Eyes wide, Djokovic put a finger to his ear and nodded his head confidently as he stared at the crowd before howling with relief. It was a familiar scene for those who have followed the resilient Serbian star, but there would be no comeback this time, in part because he has played so little lately and because the second set had required 1 hour 23 minutes of effort.

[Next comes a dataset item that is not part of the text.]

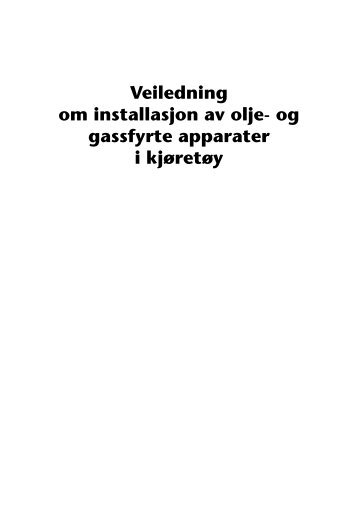 Last ned PDF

After a 10-minute break, Djokovic returned to the clay standing tall, but he was soon emitting negative energy, talking to himself as he again lost his serve despite jumping out to a 40-15 lead. This time, Davidovich did not flinch, finishing off a champion who had beaten him soundly in their two previous matches and who has long been his tennis role model (they practised together in Spain during the pandemic).
But Djokovic’s game and attitude were close to unrecognisable down the stretch as he raced through his service games and missed shot after shot. He finished with 51 unforced errors at the club where, as a Monaco resident, he trains regularly.
“I didn’t like the way I felt physically in the third,” Djokovic said. “I just ran out of gas completely. Just couldn’t really stay in the rally with him. I mean, if you can’t stay in the rally, not feeling your legs on the clay, it’s mission impossible.”
The concern for him is why he was so spent. Djokovic has long been supremely fit, but he has also had the coronavirus at least twice, although he has given no indication that this has affected his endurance.
“I’m going to look with my team into the reasons,” he said of his third-set fade.
It is a smaller team now. He is no longer working with Marian Vajda, his longtime friend and coach, which leaves Goran Ivanisevic, the 2001 Wimbledon champion, as his primary coach. Ivanisevic was with Djokovic in January in Australia, where he arrived to defend his Australian Open title only to have his visa revoked because of his vaccination status. He spent time in detention as his appeal was adjudicated and was deported on the eve of the Australian Open. After also missing US tournaments in Indian Wells, California, and Miami, he has played just four singles matches in 2022.
His record is an unsettling 2-2, but it bears remembering that Djokovic is one of sport’s supreme fighters and that he has lost early in Monte Carlo before, only to find his footing and thrive at the French Open, his primary goal in May.